The fluorescence images were firstly divided into a set of non-overlapping blocks after grayscale transformation and normalization. The orientation vector (blue arrows) in each block was defined by computing the orientation angle at the corresponding block center with the least mean square estimation algorithm. A locally constant direction of fibers was thus obtained to represent an intrinsic property of the FN fibers, which is helpful to distinguish unclear, broken, and irregular fibers correctly.
Techniques
Three-Dimensional Nanoscale Mapping of State-of-the-Art Field-Effect Transistors (FinFETs) by P Parikh, C Senowitz, D Lyons, I Martin, TJ Prosa, M DiBattista, A Deavraj, and YS Meng, Microsc Microanal 23(5) (2017) 916–25
As transistor channel widths reach below 20 nm, device performance parameters, such as channel current density, can be affected by fluctuations in the channel width and fin wall roughness. This warrants the need for a deeper understanding of physical nanoscale features in individual transistors and their effects on device performance. Current scanning electron microscopy and mass spectrometry techniques do not provide the required resolution to probe the nanometer scale of the devices.

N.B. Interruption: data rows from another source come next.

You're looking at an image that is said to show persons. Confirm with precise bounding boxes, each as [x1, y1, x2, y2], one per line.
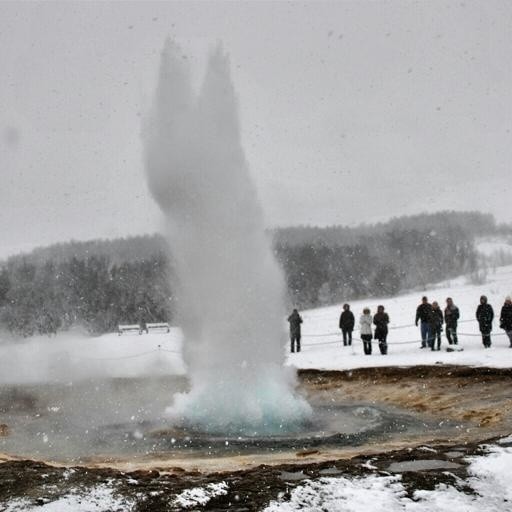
[498, 294, 512, 348]
[475, 295, 493, 347]
[287, 307, 303, 353]
[444, 297, 459, 345]
[373, 304, 390, 354]
[415, 296, 432, 348]
[339, 303, 355, 346]
[135, 305, 149, 335]
[428, 301, 443, 351]
[359, 306, 373, 355]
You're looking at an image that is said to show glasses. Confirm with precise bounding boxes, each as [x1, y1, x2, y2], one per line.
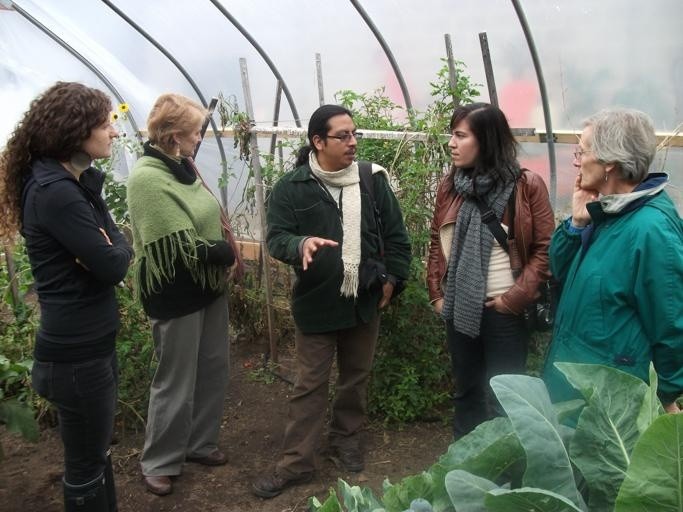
[325, 133, 363, 141]
[573, 150, 591, 160]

Using atom probe tomography (APT) and scanning transmission electron microscopy energy dispersive x-ray spectroscopy (STEM-EDS), we provide a three-dimensional picture of commercial state-of-the-art 14 nm devices. Our techniques enable us to study the chemical composition of PMOS and NMOS fins in 3D, allowing for visualization of the fin and the individual gate dielectric layers. Differences in NMOS and PMOS, such as fin width, absence of Ge from NMOS fins, and thickness of the gate dielectrics, are consistent across both techniques. We believe APT is an important high-resolution 3D technique that will allow study of future transistor generations.
Left: Shows a 3D view of a NMOS fin with the Si fin and the gate dielectric layers; HfO2 and AlCx sandwiched between TiN layers obtained using APT. Right: 2D view of the NMOS fin using STEM-EDS.